[Originally published on July 5, 2011]
The other day I was informed that I had died in 1996. It must have been sudden, as I was unaware of my passing. I heard this from a collection of former students from the class of 1991, all of whom had been told of my demise at their five-year reunion. This explains why I haven’t heard from them in fifteen years, as e-mail and Facebook have not yet bridged the ethereal plane.
Apparently, the news of my mortality had been announced at the reunion by a new alumni relations director. As I had left that school for another in 1993, she had never known me and, since one clergyman is pretty much the same as another, she had confused me with another former chaplain of the school; never mind that our chaplaincies were two decades apart and our ages separated by three decades, if not more so. After all, both of our surnames begin with the letter “C”.
It’s hard to remain dead in this world of electronic communication, however; especially when one is not. Inevitably, last week, one of my former students discovered that I still existed, sent his bemused greetings, and informed other members of his class that I was, in fact, still alive. Those with whom I had a good relationship greeted my resurrection warmly; the ones with whom I had a more checkered relationship questioned whether I was some sort of vampire. I, however, began to discover some advantages to being dead.
For example, when Jenni asked me when I was going to break down the surprising number of cardboard boxes that once contained guitar parts and that now took up one full bay of the garage, I was able to reply with the confidence of the mortal, “I can’t, honey. I’m dead.” When I was expected to attend a clergy meeting, one that could be labeled “The Committee of Bilious Ordained Know-It-Alls”, I was able to beg off.
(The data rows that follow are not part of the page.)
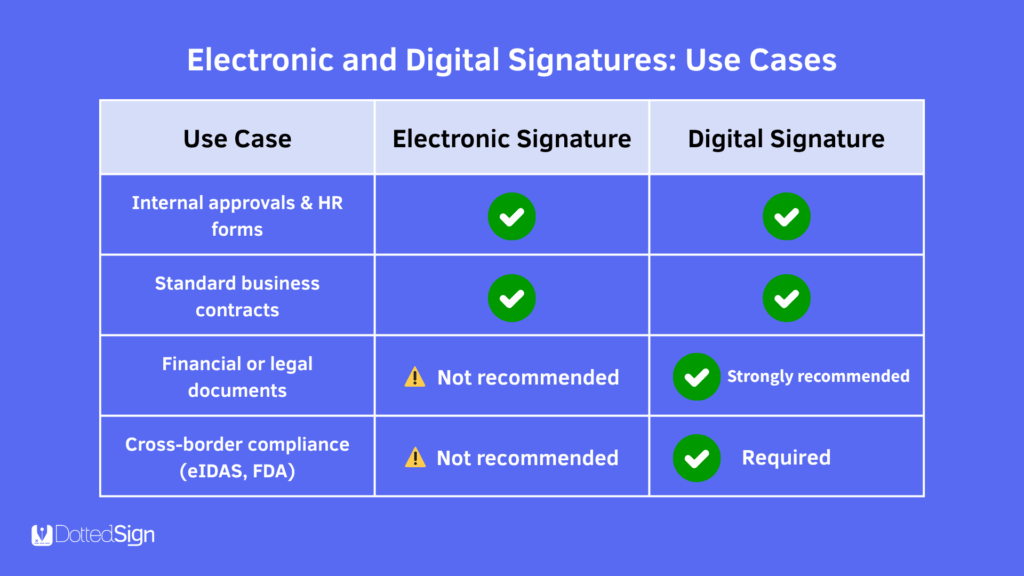 Electronic and Digital Signatures: Use Cases

| Use Case | Electronic Signature | Digital Signature |
|---|---|---|
| Internal approvals & HR forms | ✓ | ✓ |
| Standard business contracts | ✓ | ✓ |
| Financial or legal documents | ⚠ Not recommended | ✓ Strongly recommended |
| Cross-border compliance (eIDAS, FDA) | ⚠ Not recommended | ✓ Required |

DottedSign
After all, as I explained to a puzzled secretary, “I’ve been dead for fifteen years.” It was a remarkably liberating experience. I was looking forward to explaining my inert status to the IRS and Social Security Administration, but began to re-think this action when I saw my wife reviewing the fine print in my life insurance policy.
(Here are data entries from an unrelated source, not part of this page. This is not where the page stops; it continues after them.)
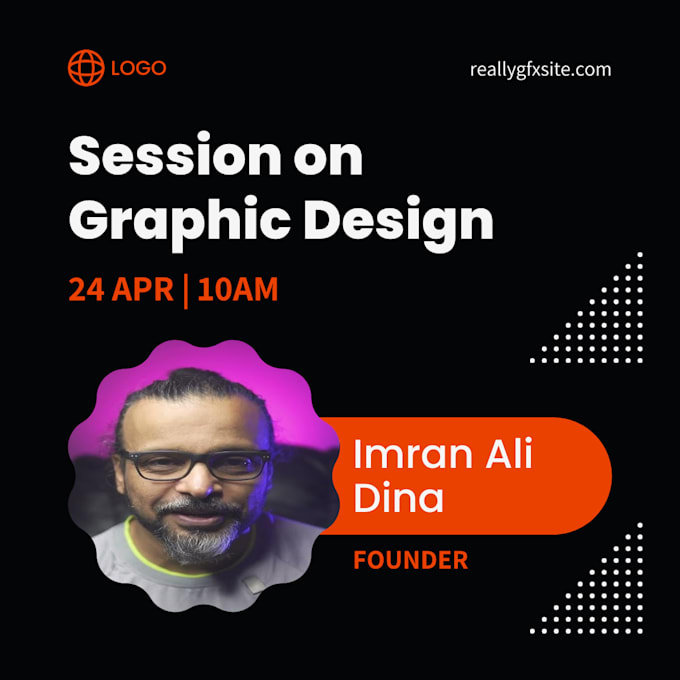 LOGO

reallygfxsite.com

Session on Graphic Design

24 APR | 10AM

Imran Ali Dina

FOUNDER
Regarding oneself as dead is common in military history. Both the legions of Rome and the samurai of the Japanese shogunate regarded themselves as dead in order to have greater focus on the battlefield. There is a parallel to this in the early Christian church, too, as we can read in St. Paul’s first of two letters to the Corinthians:
I die every day! That is as certain, brothers and sisters, as my boasting of you--a boast that I make in Christ Jesus our Lord. Do you think I'd do this if I wasn't convinced of your resurrection and mine as guaranteed by the resurrected Messiah Jesus? Do you think I was just trying to act heroic when I fought the wild beasts at Ephesus, hoping it wouldn't be the end of me? Not on your life! It's resurrection, resurrection, always resurrection, that undergirds what I do and say, the way I live. If there's no resurrection, "We eat, we drink, the next day we die," and that's all there is to it.
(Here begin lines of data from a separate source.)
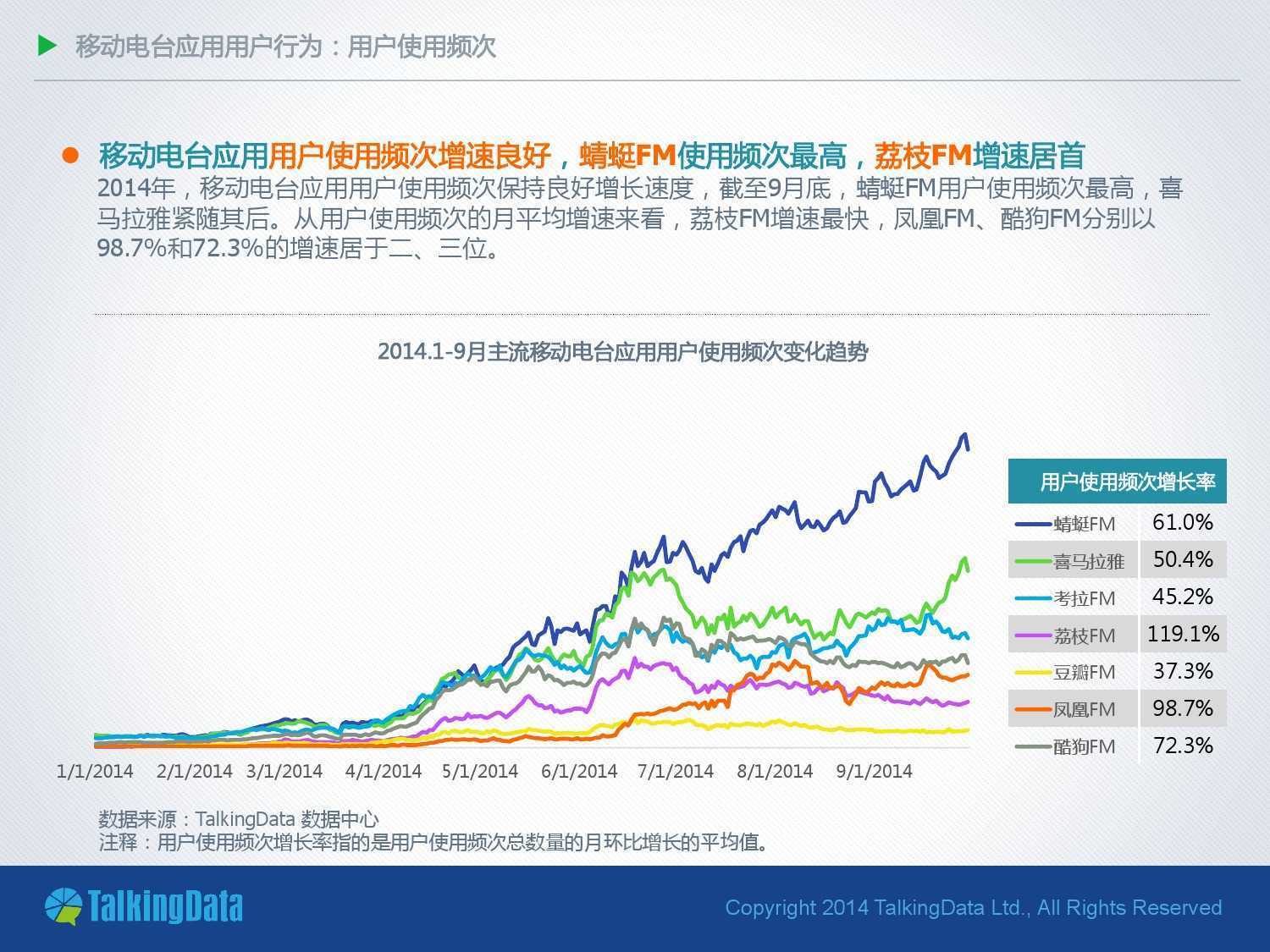 移动电台应用用户行为：用户使用频次

移动电台应用用户使用频次增速良好，蜻蜓FM使用频次最高，荔枝FM增速居首
2014年，移动电台应用用户使用频次保持良好增长速度，截至9月底，蜻蜓FM用户使用频次最高，喜马拉雅紧随其后。从用户使用频次的月平均增速来看，荔枝FM增速最快，凤凰FM、酷狗FM分别以98.7%和72.3%的增速居于二、三位。

2014.1-9月主流移动电台应用用户使用频次变化趋势

1/1/2014 2/1/2014 3/1/2014 4/1/2014 5/1/2014 6/1/2014 7/1/2014 8/1/2014 9/1/2014

| 用户使用频次增长率 | |
|---|---|
| 蜻蜓FM | 61.0% |
| 喜马拉雅 | 50.4% |
| 考拉FM | 45.2% |
| 荔枝FM | 119.1% |
| 豆瓣FM | 37.3% |
| 凤凰FM | 98.7% |
| 酷狗FM | 72.3% |

数据来源：TalkingData 数据中心
注释：用户使用频次增长率指的是用户使用频次总数量的月环比增长的平均值。

TalkingData
Copyright 2014 TalkingData Ltd., All Rights Reserved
Accepting one’s mortality was, and is, for Christians the first step towards recognizing the reality of resurrection, that which so strongly motivated Paul, and should motivate those disciples who follow. When I was recently “playing dead”, part of the liberation I felt was because I could at least pretend to be freed from worldly concerns such as chores and taxes. But Paul speaks of using that perspective not for detachment, but for engagement. Living for the Kingdom rather than the World, living for the life eternal rather than the life mortal, means that even common, temporal moments can be filled with spiritual possibility, grace, and wonder. And, as Paul noted, even without having to face wild beasts, it is the way in which Christians live heroically, sometimes in the face of daunting adversity.
Or even common adversity, as I now will mark my awareness of living in, but not of, the world to take that surprising number of flattened cardboard boxes to the town dump.